**PROVIDED TEXT:**
——

Given that it is multimodal, it would be interesting to try it using photographs of a real connect four "board." I would certainly have a much more difficult time making good moves based on JSON output compared to being able to see the game.

mewpmewp2 · on May 14, 2024

True, that's very interesting and should try out. Although at certain point it did draw it out using tokens, but it also maybe that then it's different compared to say an image. Because it generally isn't very good with ascii art or similar.

Edit:

Just tried and it didn't seem to follow the image state at all.

happypumpkin · on May 17, 2024

Since it is also pretty bad with tic tac toe in a text-only format, I tested it with the following prompt:

Lets play tic tac toe. Try hard to win (note that this is a solved game). I will upload images of a piece of paper with the state of the game after each move. You will go first and will play as X. Play by choosing cells with a number 1-9; the cells are in row-major order. I will then draw your move, and my move as O, before sending you the board state as an image. You will respond with another move. You may think out loud to help you play. Note if your move will give you a win. Go.

It failed pretty miserably. First move it played was cell 1, which I think is pretty egregious given that I specified that the game is solved and that the center cell is the best choice (and it isn't like ttt is an obscure game). It played valid moves for the next couple of turns but then missed an opportunity to block me. After I uploaded the image showing my win it tried to keep playing by placing an X over one of my plays and claiming it won in column 1 (it would've won in column 3 if its play had been valid).

——

**QUESTIONS:**
A) Print the forum thread from "Given that it" up to and including "see the game.".
B) Carry on the forum thread about playing games with a multimodal model from the point where it stops.
The rows aren't needed for this work.

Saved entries
——

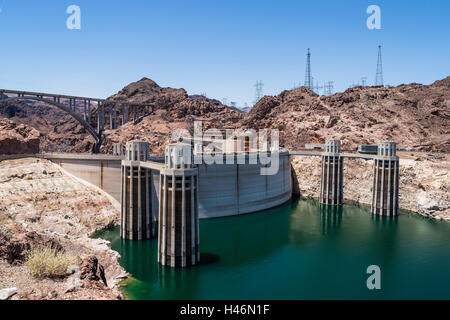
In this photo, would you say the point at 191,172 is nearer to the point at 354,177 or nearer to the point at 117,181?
the point at 117,181

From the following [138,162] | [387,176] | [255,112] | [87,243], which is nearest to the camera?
[87,243]

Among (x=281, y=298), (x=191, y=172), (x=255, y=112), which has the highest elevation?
(x=255, y=112)

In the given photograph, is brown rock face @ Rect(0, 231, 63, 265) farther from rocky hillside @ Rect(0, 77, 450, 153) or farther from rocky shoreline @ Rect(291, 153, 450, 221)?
rocky hillside @ Rect(0, 77, 450, 153)

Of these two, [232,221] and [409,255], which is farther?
[232,221]

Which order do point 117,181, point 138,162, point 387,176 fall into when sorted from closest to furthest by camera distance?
1. point 138,162
2. point 117,181
3. point 387,176

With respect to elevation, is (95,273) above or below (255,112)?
below

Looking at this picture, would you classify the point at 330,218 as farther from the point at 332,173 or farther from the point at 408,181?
the point at 408,181

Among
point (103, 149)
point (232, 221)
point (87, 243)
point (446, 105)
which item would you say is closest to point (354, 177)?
point (232, 221)

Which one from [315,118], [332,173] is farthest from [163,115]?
[332,173]

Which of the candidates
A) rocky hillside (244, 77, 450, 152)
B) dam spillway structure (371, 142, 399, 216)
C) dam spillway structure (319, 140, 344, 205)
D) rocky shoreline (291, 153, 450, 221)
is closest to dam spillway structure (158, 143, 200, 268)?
dam spillway structure (371, 142, 399, 216)
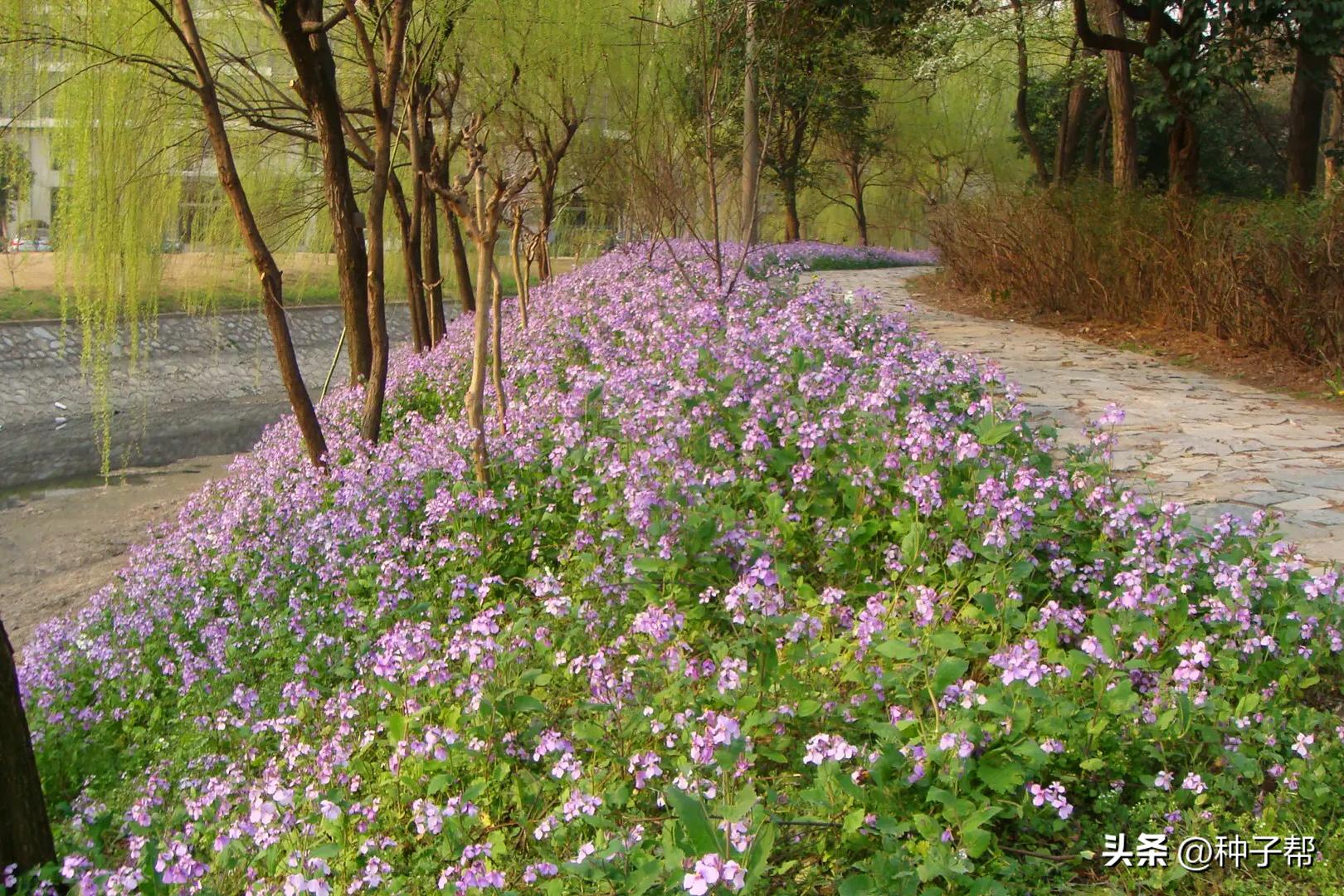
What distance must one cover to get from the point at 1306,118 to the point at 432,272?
30.9 ft

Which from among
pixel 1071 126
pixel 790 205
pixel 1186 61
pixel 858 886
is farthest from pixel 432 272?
pixel 790 205

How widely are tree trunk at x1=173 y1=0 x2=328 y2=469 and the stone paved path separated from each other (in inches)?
173

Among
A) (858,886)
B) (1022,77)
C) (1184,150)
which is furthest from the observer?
(1022,77)

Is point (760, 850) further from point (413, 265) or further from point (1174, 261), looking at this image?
point (413, 265)

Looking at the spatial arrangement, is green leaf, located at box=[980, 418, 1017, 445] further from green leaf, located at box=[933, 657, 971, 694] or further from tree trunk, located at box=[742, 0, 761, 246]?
tree trunk, located at box=[742, 0, 761, 246]

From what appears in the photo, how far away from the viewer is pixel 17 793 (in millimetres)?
2973

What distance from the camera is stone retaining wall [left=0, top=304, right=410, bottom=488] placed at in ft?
47.1

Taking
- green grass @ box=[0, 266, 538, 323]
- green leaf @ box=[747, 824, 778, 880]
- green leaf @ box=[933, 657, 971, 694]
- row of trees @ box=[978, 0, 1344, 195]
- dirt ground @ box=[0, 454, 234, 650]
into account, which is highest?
row of trees @ box=[978, 0, 1344, 195]

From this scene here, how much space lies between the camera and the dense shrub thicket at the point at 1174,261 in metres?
7.94

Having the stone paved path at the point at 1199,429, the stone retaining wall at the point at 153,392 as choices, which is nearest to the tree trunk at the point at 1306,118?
the stone paved path at the point at 1199,429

——

**ANSWERS TO THE TASKS:**
A)
Given that it is multimodal, it would be interesting to try it using photographs of a real connect four "board." I would certainly have a much more difficult time making good moves based on JSON output compared to being able to see the game.

B)
itissid · on May 13, 2024

Have you tried replacing the input string with a random but fixed mapping and obfuscate that its chess(like replace the word 'chess' with say, 'an alien ritual practice') and see how it does?

parhamn · on May 13, 2024

Is the test set public?

freediver · on May 13, 2024

Yes, in the repo.

gengelbro · on May 13, 2024

Possible it's in the training set then?

unbrice · on May 13, 2024

Authors note that this is probably the case:

> we wanted to verify whether the model is actually capable of reasoning by building a simulation for a much simpler game - Connect 4 (see 'llmc4.py'). > When asked to play Connect 4, all LLMs fail to do so, even at most basic level. This should not be the case, as the rules of the game are simpler and widely available.

bongodongobob · on May 13, 2024

Wouldn't there have to be historical matches to train on? Tons of chess games out there but doubt there are any connect 4 games. Is there even official notation for that?

My assumption is that chatgpt can play chess because it has studied the games rather than just reading the rules.

mewpmewp2 · on May 13, 2024

Good point, would be interesting to have one public dataset and one hidden as well, just to see how scores compare, to understand if any of it might actually have got to a dataset somewhere.

freediver · on May 13, 2024

I'd be quite surprised if OpenAI took such a niche and small dataset into consideration. Then again...

mewpmewp2 · on May 13, 2024

I would assume it goes over all the public github codebases, but no clue if there's some sort of filtering for filetypes, sizes or amount of stars on a repo etc.

DatoClement · on May 15, 2024

I think specifying chess rules at the beginning of the prompt might help mitigate the problem of illegal moves

mritchie712 · on May 13, 2024

woah, that's a huge leap, any idea why it's that large of a margin?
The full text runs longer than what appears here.